A highlight of the meeting was the demonstration of the power of 'metabolomics' by Oliver Fiehn (Max-Planck-Institute of Molecular Plant Physiology, Potsdam, Germany). Using a combination of gas chromatography (GC)-MS and liquid chromatography (LC)-MS, 1,000 distinct compounds can be distinguished in Arabidopsis leaf extracts, although less than 20% have so far been identified. New compounds being discovered include citramalate, which suggests the existence of a tricarboxylic acid cycle bypass previously found only in bacteria. In a refreshing approach, Fiehn described how data mining is accomplished in a nonbiased way by the application of cluster analyses on large data sets to generate testable hypotheses. Metabolic phenotypes derived by principal components analysis are assigned to 'cliques' of metabolic profiles. By interpreting linear correlations between metabolic ratios as enzymatic links, metabolic networks can be constructed, and then tested through a combination of biochemical and genetic approaches. The use of metabolic profiling to complement existing functional genomics techniques is elegantly illustrated in Figure 1, where the metabolic phenotypes of Columbia-0 wild type, C24 wild type, and the corresponding F1 progeny are visualized.
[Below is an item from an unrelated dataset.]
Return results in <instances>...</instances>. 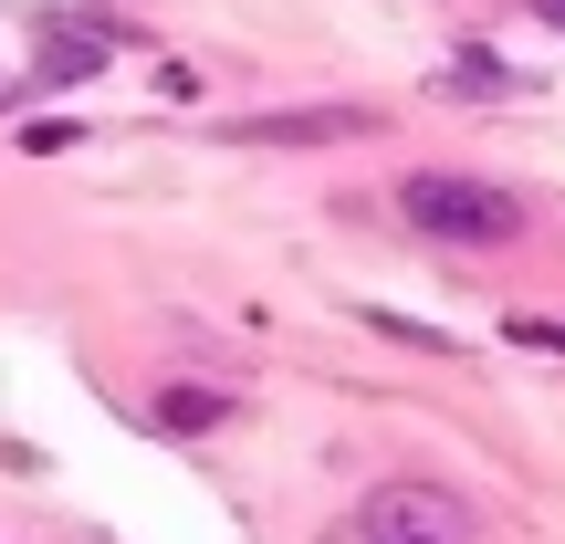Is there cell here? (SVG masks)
<instances>
[{"label": "cell", "instance_id": "cell-4", "mask_svg": "<svg viewBox=\"0 0 565 544\" xmlns=\"http://www.w3.org/2000/svg\"><path fill=\"white\" fill-rule=\"evenodd\" d=\"M158 429H168V440H210V429H231V387L168 377V387H158Z\"/></svg>", "mask_w": 565, "mask_h": 544}, {"label": "cell", "instance_id": "cell-6", "mask_svg": "<svg viewBox=\"0 0 565 544\" xmlns=\"http://www.w3.org/2000/svg\"><path fill=\"white\" fill-rule=\"evenodd\" d=\"M366 324H377L387 345H419V356H450V335H440V324H408V314H387V303H366Z\"/></svg>", "mask_w": 565, "mask_h": 544}, {"label": "cell", "instance_id": "cell-7", "mask_svg": "<svg viewBox=\"0 0 565 544\" xmlns=\"http://www.w3.org/2000/svg\"><path fill=\"white\" fill-rule=\"evenodd\" d=\"M503 345H534V356H565V324H545V314H513V324H503Z\"/></svg>", "mask_w": 565, "mask_h": 544}, {"label": "cell", "instance_id": "cell-1", "mask_svg": "<svg viewBox=\"0 0 565 544\" xmlns=\"http://www.w3.org/2000/svg\"><path fill=\"white\" fill-rule=\"evenodd\" d=\"M398 221L419 231V242H450V252L524 242V200H513L503 179H471V168H419V179H398Z\"/></svg>", "mask_w": 565, "mask_h": 544}, {"label": "cell", "instance_id": "cell-9", "mask_svg": "<svg viewBox=\"0 0 565 544\" xmlns=\"http://www.w3.org/2000/svg\"><path fill=\"white\" fill-rule=\"evenodd\" d=\"M534 11H545V21H555V32H565V0H534Z\"/></svg>", "mask_w": 565, "mask_h": 544}, {"label": "cell", "instance_id": "cell-10", "mask_svg": "<svg viewBox=\"0 0 565 544\" xmlns=\"http://www.w3.org/2000/svg\"><path fill=\"white\" fill-rule=\"evenodd\" d=\"M0 105H11V95H0Z\"/></svg>", "mask_w": 565, "mask_h": 544}, {"label": "cell", "instance_id": "cell-5", "mask_svg": "<svg viewBox=\"0 0 565 544\" xmlns=\"http://www.w3.org/2000/svg\"><path fill=\"white\" fill-rule=\"evenodd\" d=\"M440 95H471V105H492V95H524V74H513V63H492V53H461Z\"/></svg>", "mask_w": 565, "mask_h": 544}, {"label": "cell", "instance_id": "cell-3", "mask_svg": "<svg viewBox=\"0 0 565 544\" xmlns=\"http://www.w3.org/2000/svg\"><path fill=\"white\" fill-rule=\"evenodd\" d=\"M242 147H335V137H377V105H273V116L231 126Z\"/></svg>", "mask_w": 565, "mask_h": 544}, {"label": "cell", "instance_id": "cell-2", "mask_svg": "<svg viewBox=\"0 0 565 544\" xmlns=\"http://www.w3.org/2000/svg\"><path fill=\"white\" fill-rule=\"evenodd\" d=\"M356 534L366 544H471V503L440 492V482H377L366 513H356Z\"/></svg>", "mask_w": 565, "mask_h": 544}, {"label": "cell", "instance_id": "cell-8", "mask_svg": "<svg viewBox=\"0 0 565 544\" xmlns=\"http://www.w3.org/2000/svg\"><path fill=\"white\" fill-rule=\"evenodd\" d=\"M21 147H32V158H63V147H74V126H63V116H42V126H21Z\"/></svg>", "mask_w": 565, "mask_h": 544}]
</instances>
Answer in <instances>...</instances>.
Fiehn also showed how a phenotypic dwarf mutant dgd1, which is altered in the biosynthesis of a thylakoid membrane lipid, clustered with its parental accessions despite having a significant percentage of its metabolites altered, thus reinforcing the theme of distinct genotypic metabolic profiles. Discussion centered on the way to refine such analyses, in particular the possibility of profiling subcellular organelles rather than heterogeneous tissue samples.

thumbnailFigure 1. Principal component analysis visualization of the 'metabolic phenotypes' of Columbia-0 wild type, C-24 wild type, and the corresponding cross (F1 generation). Plants grown under controlled environmental conditions were harvested at the same developmental stage. Eight pools, each containing eight plants, were extracted and analyzed by 'metabolite profiling' (for protocols, see http://www.mpimp-golm.mpg.de/fiehn/index-e.html webcite). GC/MS was used to automatically quantify 500 metabolites. Principal components analysis (which uses an n-dimensional vector approach) was undertaken to summarize metabolic profiles covering 500 metabolites. After application of PCA algorithms, vectors 1, 2 and 3 were chosen to best represent the distinct metabolic profiles associated with each genotype. Each point in the parental lines represents a linear combination of all the metabolites from an individual sample. Courtesy of Oliver Fiehn, with acknowledgements to Thomas Altmann and Bernd Essigmann for contributions to the experimental design.

The meeting succeeded in bringing together the major players in Europe and the USA, and should stimulate greater collaboration, for example in the provision of gene-specific tags (GSTs) and informatics resources. The meeting also provided the platform to launch the IGF Brassica Functional Genomics initiative, which will interact closely with GARNet. Ottoline Leyser (Univeristy of York, UK; a GARNet principal investigator) hopes results arising directly from this initiative will be discussed in future meetings, which will be crucial to assess the progress of the different technologies and to shape research policy for future initiatives.